AIM OF THE TASK:
Copy the lines of the data below verbatim, from the line containing "Is the vertical" through the end of the data, both included.

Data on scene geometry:

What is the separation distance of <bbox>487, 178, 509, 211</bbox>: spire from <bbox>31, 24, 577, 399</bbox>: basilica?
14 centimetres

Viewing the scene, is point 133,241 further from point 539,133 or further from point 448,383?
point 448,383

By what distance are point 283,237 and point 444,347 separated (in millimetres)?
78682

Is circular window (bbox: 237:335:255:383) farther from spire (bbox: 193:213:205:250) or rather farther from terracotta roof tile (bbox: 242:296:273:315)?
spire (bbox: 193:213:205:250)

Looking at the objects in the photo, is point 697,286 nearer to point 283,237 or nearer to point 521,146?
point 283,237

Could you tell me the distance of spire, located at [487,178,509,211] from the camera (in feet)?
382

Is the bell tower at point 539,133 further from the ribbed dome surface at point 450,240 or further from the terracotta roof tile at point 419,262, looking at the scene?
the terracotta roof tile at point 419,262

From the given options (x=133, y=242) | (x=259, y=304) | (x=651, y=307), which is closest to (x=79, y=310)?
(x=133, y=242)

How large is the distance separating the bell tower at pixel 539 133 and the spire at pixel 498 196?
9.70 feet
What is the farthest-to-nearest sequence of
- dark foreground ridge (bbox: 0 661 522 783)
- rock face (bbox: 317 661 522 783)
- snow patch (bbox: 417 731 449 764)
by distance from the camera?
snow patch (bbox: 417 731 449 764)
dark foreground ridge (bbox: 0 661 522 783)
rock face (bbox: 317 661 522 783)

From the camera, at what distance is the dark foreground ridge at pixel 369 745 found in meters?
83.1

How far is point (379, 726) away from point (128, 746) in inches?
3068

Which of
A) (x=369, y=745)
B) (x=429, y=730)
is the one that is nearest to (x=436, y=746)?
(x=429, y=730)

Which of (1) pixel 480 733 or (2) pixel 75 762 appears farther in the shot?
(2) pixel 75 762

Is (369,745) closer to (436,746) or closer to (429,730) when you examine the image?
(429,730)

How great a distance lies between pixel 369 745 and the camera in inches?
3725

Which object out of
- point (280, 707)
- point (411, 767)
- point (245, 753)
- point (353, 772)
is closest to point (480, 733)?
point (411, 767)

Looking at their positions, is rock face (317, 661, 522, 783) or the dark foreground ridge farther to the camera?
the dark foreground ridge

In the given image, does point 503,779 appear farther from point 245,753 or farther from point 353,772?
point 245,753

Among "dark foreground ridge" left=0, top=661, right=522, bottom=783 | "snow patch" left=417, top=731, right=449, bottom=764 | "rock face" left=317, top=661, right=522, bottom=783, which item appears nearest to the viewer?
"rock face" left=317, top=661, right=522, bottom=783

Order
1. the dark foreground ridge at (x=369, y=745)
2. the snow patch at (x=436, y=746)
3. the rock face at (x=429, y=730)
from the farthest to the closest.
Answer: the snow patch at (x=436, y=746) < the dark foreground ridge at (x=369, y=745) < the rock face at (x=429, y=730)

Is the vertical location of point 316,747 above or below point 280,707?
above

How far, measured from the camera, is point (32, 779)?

SOLUTION TO THIS TASK:
Is the vertical location of point 316,747 above or below point 280,707?
above

How far, measured from the camera, is point (32, 779)?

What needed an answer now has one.